Last week, the Town Council voted 5-0 to sign a three-party agreement that will give Winfield ownership of the Deer Creek sewer lift station that serves all homes in both subdivisions. It’s an agreement that’s been under negotiation since April.
Dave Van Dyke, owner of Precision Homes Inc. of Highland, is another party to the agreement. He developed Wyndance and Deer Creek Estates as Deer Creek Investors LLC and Deer Creek Development LLC.
The third party to the agreement Ken Thieneman, who with his wife, Shannon, also developed Wyndance and built homes in the subdivision as Thieneman Homes Inc.
Thieneman Construction, a Merrillville-based company Ken Thieneman owns, did the sewer work in the Wyndance subdivision. He is former president of the Winfield Town Council and former president of the Winfield Sewer Board.
In March, the Town Council unanimously voted to cease issuance of both building and occupancy permits in the two subdivisions. That’s because the sanitary sewer system and sewage lift station privately owned and operated by Van Dyke weren’t built according to the plans submitted to the town. According to the agreement, the facilities "were not in accordance with the plans for the sanitary sewer facilities," it states.
Before the moratorium, the villa homes in Wyndance built by Thieneman were listed as starting at more than $180,000. Single-family homes started at more than $260,000. Homes in Deer Creek Estates ranged from $280,000 to more than $800,000.
The agreement hammered out by lawyers for all parties calls for Van Dyke to transfer all ownership and title to the lift station and sanitary sewer facilities as well as easements.
In return, Winfield will pay Van Dyke $62,000 for transferring ownership. The transfer price will be paid from the Wyndance performance bonds that were previously called by the town. The funds from those bonds also will be used to bring the lift station up to code.
In addition, the moratorium on building and occupancy permits will be lifted as part of the agreement.
Emergency measures have been needed to prevent raw sewage from entering Deer Creek and making its way into Lake Michigan if the lift station failed.

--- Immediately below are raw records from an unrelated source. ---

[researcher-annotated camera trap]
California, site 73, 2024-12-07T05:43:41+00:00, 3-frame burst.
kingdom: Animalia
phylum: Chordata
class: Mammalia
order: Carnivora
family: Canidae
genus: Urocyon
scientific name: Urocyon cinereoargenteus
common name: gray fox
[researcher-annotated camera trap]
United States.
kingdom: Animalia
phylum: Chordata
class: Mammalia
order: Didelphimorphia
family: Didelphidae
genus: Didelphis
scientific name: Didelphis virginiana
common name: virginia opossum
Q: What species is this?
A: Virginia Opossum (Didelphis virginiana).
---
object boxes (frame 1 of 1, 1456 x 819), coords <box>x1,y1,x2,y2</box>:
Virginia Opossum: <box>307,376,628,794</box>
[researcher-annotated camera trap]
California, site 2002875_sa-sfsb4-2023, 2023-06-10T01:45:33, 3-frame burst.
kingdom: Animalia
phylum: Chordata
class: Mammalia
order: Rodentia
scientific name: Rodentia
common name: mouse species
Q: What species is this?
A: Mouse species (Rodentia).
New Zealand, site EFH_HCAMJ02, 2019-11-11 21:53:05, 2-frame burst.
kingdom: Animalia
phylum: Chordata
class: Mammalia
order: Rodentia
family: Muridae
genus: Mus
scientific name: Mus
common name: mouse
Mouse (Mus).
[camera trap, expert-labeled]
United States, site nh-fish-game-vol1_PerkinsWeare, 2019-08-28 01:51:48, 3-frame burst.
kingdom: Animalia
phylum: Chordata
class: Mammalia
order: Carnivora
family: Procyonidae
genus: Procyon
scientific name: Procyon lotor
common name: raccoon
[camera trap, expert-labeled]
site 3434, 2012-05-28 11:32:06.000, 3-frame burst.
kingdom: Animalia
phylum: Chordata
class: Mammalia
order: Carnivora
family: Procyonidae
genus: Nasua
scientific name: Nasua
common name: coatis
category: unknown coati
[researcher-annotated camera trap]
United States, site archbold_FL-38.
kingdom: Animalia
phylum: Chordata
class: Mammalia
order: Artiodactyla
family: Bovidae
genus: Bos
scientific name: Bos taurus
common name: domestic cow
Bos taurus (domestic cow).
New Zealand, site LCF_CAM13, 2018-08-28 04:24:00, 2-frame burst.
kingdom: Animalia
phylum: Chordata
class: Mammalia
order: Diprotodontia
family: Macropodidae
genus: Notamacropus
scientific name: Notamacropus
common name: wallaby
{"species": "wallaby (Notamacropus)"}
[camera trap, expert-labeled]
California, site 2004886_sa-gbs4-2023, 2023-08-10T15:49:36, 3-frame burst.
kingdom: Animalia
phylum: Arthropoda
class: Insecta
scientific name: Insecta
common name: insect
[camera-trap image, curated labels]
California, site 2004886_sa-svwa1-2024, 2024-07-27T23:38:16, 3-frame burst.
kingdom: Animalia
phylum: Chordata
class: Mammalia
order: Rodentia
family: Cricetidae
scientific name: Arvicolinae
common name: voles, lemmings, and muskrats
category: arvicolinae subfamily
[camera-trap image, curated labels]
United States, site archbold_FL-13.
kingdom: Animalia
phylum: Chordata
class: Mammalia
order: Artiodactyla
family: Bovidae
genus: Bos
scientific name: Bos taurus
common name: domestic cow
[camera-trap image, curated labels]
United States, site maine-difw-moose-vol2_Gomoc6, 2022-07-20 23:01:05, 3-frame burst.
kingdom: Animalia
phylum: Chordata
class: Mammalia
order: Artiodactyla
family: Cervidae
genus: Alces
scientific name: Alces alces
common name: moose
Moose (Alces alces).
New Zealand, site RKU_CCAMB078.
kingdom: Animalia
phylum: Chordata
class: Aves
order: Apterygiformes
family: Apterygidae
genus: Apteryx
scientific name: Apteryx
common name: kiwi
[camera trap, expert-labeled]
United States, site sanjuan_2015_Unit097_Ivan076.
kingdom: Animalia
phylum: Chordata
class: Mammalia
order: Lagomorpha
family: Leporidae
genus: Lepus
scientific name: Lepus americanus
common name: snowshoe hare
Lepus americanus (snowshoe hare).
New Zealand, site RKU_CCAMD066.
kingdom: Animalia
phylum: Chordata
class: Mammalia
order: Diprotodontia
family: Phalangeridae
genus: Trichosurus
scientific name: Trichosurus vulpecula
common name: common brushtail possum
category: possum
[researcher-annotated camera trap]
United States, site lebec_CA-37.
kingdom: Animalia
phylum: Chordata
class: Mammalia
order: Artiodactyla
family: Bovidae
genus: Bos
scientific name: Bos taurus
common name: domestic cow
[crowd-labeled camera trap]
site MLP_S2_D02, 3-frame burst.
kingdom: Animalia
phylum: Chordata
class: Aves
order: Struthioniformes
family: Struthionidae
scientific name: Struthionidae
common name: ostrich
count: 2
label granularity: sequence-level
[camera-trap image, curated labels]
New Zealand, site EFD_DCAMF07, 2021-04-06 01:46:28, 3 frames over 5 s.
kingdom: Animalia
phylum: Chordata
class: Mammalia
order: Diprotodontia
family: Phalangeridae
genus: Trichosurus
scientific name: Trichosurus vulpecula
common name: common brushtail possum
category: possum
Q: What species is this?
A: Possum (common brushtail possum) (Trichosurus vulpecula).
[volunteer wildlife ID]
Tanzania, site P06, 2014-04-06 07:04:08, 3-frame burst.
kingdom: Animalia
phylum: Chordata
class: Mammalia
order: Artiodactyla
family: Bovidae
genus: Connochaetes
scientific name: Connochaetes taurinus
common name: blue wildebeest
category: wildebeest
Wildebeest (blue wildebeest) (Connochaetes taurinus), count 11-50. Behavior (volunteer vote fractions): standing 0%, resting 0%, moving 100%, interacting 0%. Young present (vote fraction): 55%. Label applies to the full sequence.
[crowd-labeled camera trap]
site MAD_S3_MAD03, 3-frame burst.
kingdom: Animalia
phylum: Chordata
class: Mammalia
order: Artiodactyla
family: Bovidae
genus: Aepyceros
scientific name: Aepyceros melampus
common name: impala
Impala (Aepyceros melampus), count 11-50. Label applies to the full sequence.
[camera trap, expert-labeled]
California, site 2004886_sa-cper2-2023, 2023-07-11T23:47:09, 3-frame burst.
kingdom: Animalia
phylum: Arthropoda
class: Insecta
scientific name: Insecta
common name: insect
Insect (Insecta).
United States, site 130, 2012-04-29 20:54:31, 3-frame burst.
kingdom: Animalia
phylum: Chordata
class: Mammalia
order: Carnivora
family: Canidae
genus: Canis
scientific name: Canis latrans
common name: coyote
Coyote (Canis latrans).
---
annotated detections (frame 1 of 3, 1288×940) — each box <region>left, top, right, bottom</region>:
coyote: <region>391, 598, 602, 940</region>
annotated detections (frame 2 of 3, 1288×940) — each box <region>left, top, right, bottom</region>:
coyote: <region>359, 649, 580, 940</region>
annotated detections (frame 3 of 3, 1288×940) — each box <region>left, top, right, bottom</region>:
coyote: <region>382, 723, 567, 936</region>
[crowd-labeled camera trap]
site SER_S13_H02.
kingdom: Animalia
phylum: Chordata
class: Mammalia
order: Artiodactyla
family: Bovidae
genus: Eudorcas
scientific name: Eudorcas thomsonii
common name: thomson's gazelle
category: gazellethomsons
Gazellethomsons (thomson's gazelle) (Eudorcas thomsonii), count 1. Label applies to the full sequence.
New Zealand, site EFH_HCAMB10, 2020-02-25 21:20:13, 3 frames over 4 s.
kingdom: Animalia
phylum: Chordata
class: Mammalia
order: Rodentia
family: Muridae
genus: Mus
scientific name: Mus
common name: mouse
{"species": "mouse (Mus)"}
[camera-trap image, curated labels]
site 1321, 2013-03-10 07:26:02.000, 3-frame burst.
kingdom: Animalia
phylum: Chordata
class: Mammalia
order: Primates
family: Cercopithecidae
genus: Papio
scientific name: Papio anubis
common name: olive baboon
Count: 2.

However, the repairs couldn’t be done until the town owned the facility.
On Dec. 3, the Winfield Sewer Board approved those emergency repairs, which can be done when the transfer of ownership is completed.
At that meeting, Town Councilman Don Samburg told the Sewer Board that the Deer Creek sanitary lift station has only one functioning pump and no backup generator.
Samburg has taken responsibility for analyzing the town’s entire sanitary sewer system.